Sur la plage de Ras al Jinz, les traces d'une tortue marine qui a rejoint la mer après avoir pondu durant la nuit

Sur la plage de Ras al Jinz, les traces d’une tortue marine qui a rejoint la mer après avoir pondu durant la nuit

Oman, ce pays où, lorsque tu restes trop longtemps …

- … tu utilises tes feux de signalisation plus souvent que tes clignotants
- … tu considères qu’une table devrait toujours avoir sa boîte de kleenex avec elle
- … te garer en double-file ou en triple-file est un geste du quotidien
- … lorsque tu veux un café, tu te rends en voiture au café, tu klaxonnes (plusieurs fois), tu ouvres la fenêtre, tu cries, tu klaxonnes, le serveur t’apporte un chai, tu lui tend un billet de 20 centimes et klaxonne une dernière fois en partant pour dire au revoir ; sans jamais mettre pied à terre
- … tu laisses le plastique recouvrant les sièges des voitures neuves jusqu’à ce qu’ils partent d’eux même
- … tu penses qu’un simple « Bonjour » pour dire bonjour à quelqu’un est impoli ; il faut dire : « bonjour comment ça va tu vas bien oui ca va et ta famille et tes enfants et ton père et ta mère aussi ca va ah très bien si ca va bien »
- … tu trouves que manger avec une cuillère ou une fourchette est ostentatoire
- … tu finis par accepter des réponses quasi-monosyllabiques comme « Haram » (péché), « Mascate », « changement » comme des réponses valides à : « pourquoi ? ».
- … tu as ton propre « wasta » (ligne privée fournissant pots-de-vin en tous genres)
- … tu sifflotes entre les dents lorsque tu vois quelque chose « d’haram » dans un film
- … ne rien faire de la journée te fatigue
- … tu te mets à penser vraiment que le Sultan Qaboos est la personne la plus formidable du monde et tu applaudis à tout rompre dès que tu entends son nom en public
- … rouler à 160 hm/h en moyenne est une vitesse de croisière acceptable
- … mais ceux qui respectent les limitations de vitesse à 120 km/h devraient être condamnés à mort.
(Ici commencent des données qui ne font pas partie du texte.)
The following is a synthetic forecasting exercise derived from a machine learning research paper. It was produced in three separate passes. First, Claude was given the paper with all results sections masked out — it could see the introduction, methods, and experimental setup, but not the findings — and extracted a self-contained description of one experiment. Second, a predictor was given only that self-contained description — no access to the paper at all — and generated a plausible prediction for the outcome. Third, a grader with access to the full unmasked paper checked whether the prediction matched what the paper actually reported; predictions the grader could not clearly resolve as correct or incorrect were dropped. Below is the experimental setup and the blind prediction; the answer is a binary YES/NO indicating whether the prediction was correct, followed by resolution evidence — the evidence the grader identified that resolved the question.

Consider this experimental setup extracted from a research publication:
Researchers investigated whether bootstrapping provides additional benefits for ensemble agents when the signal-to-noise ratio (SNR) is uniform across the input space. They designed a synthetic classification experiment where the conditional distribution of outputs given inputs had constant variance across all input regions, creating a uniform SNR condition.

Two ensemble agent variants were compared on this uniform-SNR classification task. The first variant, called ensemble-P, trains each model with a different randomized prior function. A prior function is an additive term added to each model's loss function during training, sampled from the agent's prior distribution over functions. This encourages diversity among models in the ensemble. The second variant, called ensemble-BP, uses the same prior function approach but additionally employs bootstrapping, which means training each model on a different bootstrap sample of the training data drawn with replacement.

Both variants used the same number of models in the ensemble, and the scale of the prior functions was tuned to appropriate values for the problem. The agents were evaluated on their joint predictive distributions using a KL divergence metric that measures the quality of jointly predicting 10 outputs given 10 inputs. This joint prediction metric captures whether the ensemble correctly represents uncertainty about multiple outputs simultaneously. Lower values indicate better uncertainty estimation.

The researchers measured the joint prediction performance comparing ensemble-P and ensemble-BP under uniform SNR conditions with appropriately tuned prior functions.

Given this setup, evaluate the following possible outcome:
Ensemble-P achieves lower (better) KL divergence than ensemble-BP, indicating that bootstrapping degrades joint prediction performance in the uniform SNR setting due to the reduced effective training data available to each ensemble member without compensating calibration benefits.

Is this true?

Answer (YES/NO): NO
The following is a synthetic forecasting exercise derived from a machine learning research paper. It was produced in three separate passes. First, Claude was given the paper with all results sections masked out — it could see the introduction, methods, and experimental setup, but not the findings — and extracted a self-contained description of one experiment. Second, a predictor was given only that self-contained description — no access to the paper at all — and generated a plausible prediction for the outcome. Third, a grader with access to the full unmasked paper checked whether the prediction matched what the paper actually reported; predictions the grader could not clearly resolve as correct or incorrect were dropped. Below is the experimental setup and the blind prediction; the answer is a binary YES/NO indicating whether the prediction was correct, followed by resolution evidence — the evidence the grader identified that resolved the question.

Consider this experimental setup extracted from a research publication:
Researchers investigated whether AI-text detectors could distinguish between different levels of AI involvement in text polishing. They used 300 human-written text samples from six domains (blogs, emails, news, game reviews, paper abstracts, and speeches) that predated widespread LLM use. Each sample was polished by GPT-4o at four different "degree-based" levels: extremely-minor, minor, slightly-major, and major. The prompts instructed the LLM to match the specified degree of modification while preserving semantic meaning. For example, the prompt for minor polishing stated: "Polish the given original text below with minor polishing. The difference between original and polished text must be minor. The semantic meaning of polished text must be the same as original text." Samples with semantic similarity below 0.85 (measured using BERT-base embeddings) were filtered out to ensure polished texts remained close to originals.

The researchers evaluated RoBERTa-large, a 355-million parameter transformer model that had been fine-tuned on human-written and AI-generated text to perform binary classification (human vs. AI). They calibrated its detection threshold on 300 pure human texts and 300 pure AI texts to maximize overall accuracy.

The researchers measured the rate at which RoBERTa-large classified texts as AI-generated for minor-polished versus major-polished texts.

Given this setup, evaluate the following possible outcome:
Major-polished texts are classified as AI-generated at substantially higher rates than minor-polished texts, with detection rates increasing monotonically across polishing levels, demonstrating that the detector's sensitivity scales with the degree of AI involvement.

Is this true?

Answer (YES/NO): NO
D’ailleurs, c’est probablement à cause d’eux qu’il y a tant de problèmes de circulation et d’accidents de la route à Oman, penses-tu
- … « sortir entre amis » consiste souvent à faire le tour d’un centre commercial ou, plus souvent, rouler en voiture en tournant en rond autour de la ville, avec un groupe de pote du même sexe uniquement
- … tu as l’air bizarre et suspect si tu n’as pas au moins deux téléphones portables
- … vider une bouteille de sauce piquante sur chaque plat que tu croises est tout à fait normal
- … tu portes des sandales à toutes les occasions, même les plus formelles (exemple : un mariage, un enterrement)
- … et tu trouves qu’un mec qui porte une robe blanche (la dishdasha), c’est classe
- … ce qui te conduit à porter toi-même une robe blanche dès que tu le peux.